- What the task asks -
Quote the material below word for word, omitting the pictures.

- Listed entries -
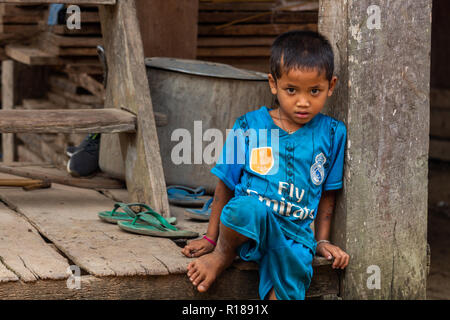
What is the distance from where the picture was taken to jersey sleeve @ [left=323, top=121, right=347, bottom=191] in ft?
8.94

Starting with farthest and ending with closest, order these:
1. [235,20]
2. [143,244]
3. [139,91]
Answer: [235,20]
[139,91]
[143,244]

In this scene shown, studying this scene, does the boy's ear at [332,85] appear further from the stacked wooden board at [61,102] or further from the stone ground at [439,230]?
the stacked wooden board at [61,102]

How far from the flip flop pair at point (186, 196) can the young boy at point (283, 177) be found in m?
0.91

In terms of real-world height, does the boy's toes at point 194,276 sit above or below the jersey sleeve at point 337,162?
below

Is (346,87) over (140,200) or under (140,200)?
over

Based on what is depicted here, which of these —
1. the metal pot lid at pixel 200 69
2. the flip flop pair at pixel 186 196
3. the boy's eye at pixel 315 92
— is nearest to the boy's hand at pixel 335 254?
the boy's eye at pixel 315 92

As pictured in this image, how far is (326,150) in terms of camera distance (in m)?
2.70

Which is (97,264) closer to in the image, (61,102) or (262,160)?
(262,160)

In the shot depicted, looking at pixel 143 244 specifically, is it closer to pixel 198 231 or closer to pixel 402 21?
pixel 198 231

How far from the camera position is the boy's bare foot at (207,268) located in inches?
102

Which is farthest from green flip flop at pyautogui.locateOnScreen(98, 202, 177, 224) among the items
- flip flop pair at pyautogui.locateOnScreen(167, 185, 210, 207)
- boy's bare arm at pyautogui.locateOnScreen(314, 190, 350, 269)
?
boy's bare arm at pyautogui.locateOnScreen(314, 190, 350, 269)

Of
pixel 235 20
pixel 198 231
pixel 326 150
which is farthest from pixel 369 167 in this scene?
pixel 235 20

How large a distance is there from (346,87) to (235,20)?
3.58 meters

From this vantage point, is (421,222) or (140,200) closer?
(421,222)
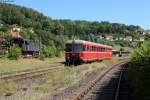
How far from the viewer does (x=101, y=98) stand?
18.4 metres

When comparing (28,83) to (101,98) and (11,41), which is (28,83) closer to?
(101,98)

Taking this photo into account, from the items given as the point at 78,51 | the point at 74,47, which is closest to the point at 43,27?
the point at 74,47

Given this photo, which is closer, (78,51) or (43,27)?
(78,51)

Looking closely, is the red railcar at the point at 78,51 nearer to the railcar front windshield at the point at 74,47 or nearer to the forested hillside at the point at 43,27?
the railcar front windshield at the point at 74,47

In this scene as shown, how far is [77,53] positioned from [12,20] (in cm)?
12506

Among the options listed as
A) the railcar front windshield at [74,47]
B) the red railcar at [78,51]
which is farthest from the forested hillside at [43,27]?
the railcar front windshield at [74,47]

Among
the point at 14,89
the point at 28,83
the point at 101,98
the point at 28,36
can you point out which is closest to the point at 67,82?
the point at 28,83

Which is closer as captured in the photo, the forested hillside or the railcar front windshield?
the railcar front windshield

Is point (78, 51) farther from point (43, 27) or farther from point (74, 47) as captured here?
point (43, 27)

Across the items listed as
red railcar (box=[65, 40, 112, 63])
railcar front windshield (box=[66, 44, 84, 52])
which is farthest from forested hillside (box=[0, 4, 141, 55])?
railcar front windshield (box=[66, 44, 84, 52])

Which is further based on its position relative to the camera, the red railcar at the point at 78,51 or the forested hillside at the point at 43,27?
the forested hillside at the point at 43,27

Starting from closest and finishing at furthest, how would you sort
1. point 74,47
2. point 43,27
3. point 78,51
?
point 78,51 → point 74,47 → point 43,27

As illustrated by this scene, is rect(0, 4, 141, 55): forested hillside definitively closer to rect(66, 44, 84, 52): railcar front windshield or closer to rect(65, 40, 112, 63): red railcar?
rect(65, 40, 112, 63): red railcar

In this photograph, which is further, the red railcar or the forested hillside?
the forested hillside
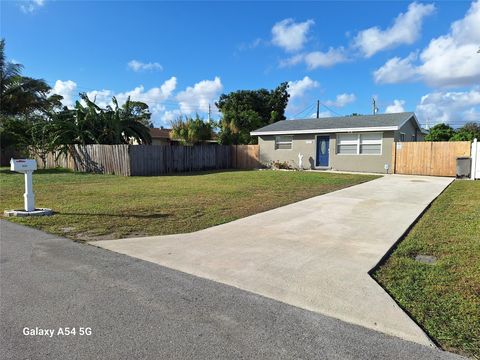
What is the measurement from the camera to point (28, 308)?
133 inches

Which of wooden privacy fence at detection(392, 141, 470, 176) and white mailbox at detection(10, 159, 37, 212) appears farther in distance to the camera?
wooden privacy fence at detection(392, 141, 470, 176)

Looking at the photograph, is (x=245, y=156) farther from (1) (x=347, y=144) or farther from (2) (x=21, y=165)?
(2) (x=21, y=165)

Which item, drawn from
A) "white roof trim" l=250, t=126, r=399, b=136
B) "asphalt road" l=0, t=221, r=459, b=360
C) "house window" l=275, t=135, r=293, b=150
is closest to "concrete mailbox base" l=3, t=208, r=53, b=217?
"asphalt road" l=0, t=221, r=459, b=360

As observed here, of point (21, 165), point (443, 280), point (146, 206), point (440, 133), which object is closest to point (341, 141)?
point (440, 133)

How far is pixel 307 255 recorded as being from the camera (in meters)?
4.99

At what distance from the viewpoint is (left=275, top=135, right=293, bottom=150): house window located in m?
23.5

- The answer -
What is the distance from where the picture was taken to jersey sleeve @ [left=323, top=121, right=347, bottom=191] in ft?
8.94

Starting with farthest and ending with closest, order these:
1. [235,20]
2. [143,244]
3. [139,91]
Answer: [235,20]
[139,91]
[143,244]

In this scene shown, studying this scene, does the boy's ear at [332,85] appear further from the stacked wooden board at [61,102] or further from the stone ground at [439,230]?
the stacked wooden board at [61,102]

How far from the flip flop pair at point (186, 196) can the young boy at point (283, 177) be found in m?
0.91

In terms of real-world height, does the boy's toes at point 194,276 sit above or below the jersey sleeve at point 337,162?
below

Is (346,87) over (140,200) or under (140,200)?
over

Based on what is depicted here, which of these —
1. the metal pot lid at pixel 200 69
2. the flip flop pair at pixel 186 196
3. the boy's eye at pixel 315 92
— is nearest to the boy's hand at pixel 335 254?
the boy's eye at pixel 315 92

As pictured in this image, how far is (326,150) in terms of camera distance (in m)?
2.70

Which is (97,264) closer to in the image, (61,102) or (262,160)?
(262,160)

In the shot depicted, looking at pixel 143 244 specifically, is it closer to pixel 198 231 or closer to pixel 402 21?
pixel 198 231

How far from the camera position is the boy's bare foot at (207,268) located in inches?
102

Which is farthest from green flip flop at pyautogui.locateOnScreen(98, 202, 177, 224) among the items
- flip flop pair at pyautogui.locateOnScreen(167, 185, 210, 207)
- boy's bare arm at pyautogui.locateOnScreen(314, 190, 350, 269)
?
boy's bare arm at pyautogui.locateOnScreen(314, 190, 350, 269)

Of
pixel 235 20
pixel 198 231
pixel 326 150
which is farthest from pixel 369 167 in this scene?
pixel 235 20

How large a distance is there from (346,87) to (235,20)?
3.58 meters

From this vantage point, is (421,222) or (140,200) closer?
(421,222)
How far from the viewer does (x=101, y=98) stand?
18.4 metres

When comparing (28,83) to (101,98) and (11,41), which is (28,83) closer to?
(101,98)

Taking this photo into account, from the items given as the point at 78,51 | the point at 74,47, which is closest to the point at 43,27?
the point at 74,47

Given this photo, which is closer, (78,51) or (43,27)?
(78,51)

Looking closely, is the red railcar at the point at 78,51 nearer to the railcar front windshield at the point at 74,47 or nearer to the forested hillside at the point at 43,27?
the railcar front windshield at the point at 74,47

In this scene as shown, how far is [77,53] positioned from [12,20] (in cm)?
12506

Among the options listed as
A) the railcar front windshield at [74,47]
B) the red railcar at [78,51]
which is farthest from the forested hillside at [43,27]?
the railcar front windshield at [74,47]

Among
the point at 14,89
the point at 28,83
the point at 101,98
the point at 28,36
can you point out which is closest to the point at 67,82?
the point at 28,83

Which is closer as captured in the photo, the forested hillside or the railcar front windshield?
the railcar front windshield

Is point (78, 51) farther from point (43, 27) or farther from point (74, 47) as captured here?
point (43, 27)

Across the items listed as
red railcar (box=[65, 40, 112, 63])
railcar front windshield (box=[66, 44, 84, 52])
which is farthest from forested hillside (box=[0, 4, 141, 55])?
railcar front windshield (box=[66, 44, 84, 52])

Which is further based on its position relative to the camera, the red railcar at the point at 78,51 or the forested hillside at the point at 43,27?
the forested hillside at the point at 43,27

Starting from closest and finishing at furthest, how would you sort
1. point 74,47
2. point 43,27
3. point 78,51
?
point 78,51 → point 74,47 → point 43,27

As illustrated by this scene, is rect(0, 4, 141, 55): forested hillside definitively closer to rect(66, 44, 84, 52): railcar front windshield or closer to rect(65, 40, 112, 63): red railcar?
rect(65, 40, 112, 63): red railcar

In this photograph, which is further, the red railcar or the forested hillside?
the forested hillside
What is the measurement from the camera to point (28, 308)?
133 inches

Which of wooden privacy fence at detection(392, 141, 470, 176) and white mailbox at detection(10, 159, 37, 212) appears farther in distance to the camera?
wooden privacy fence at detection(392, 141, 470, 176)

Looking at the photograph, is (x=245, y=156) farther from (1) (x=347, y=144) or farther from (2) (x=21, y=165)?
(2) (x=21, y=165)

Which item, drawn from
A) "white roof trim" l=250, t=126, r=399, b=136
B) "asphalt road" l=0, t=221, r=459, b=360
C) "house window" l=275, t=135, r=293, b=150
is closest to "concrete mailbox base" l=3, t=208, r=53, b=217?
"asphalt road" l=0, t=221, r=459, b=360

As observed here, of point (21, 165), point (443, 280), point (146, 206), point (440, 133), which object is closest to point (341, 141)?
point (440, 133)

How far is pixel 307 255 recorded as being from the camera (in meters)?
4.99

At what distance from the viewpoint is (left=275, top=135, right=293, bottom=150): house window located in m?
23.5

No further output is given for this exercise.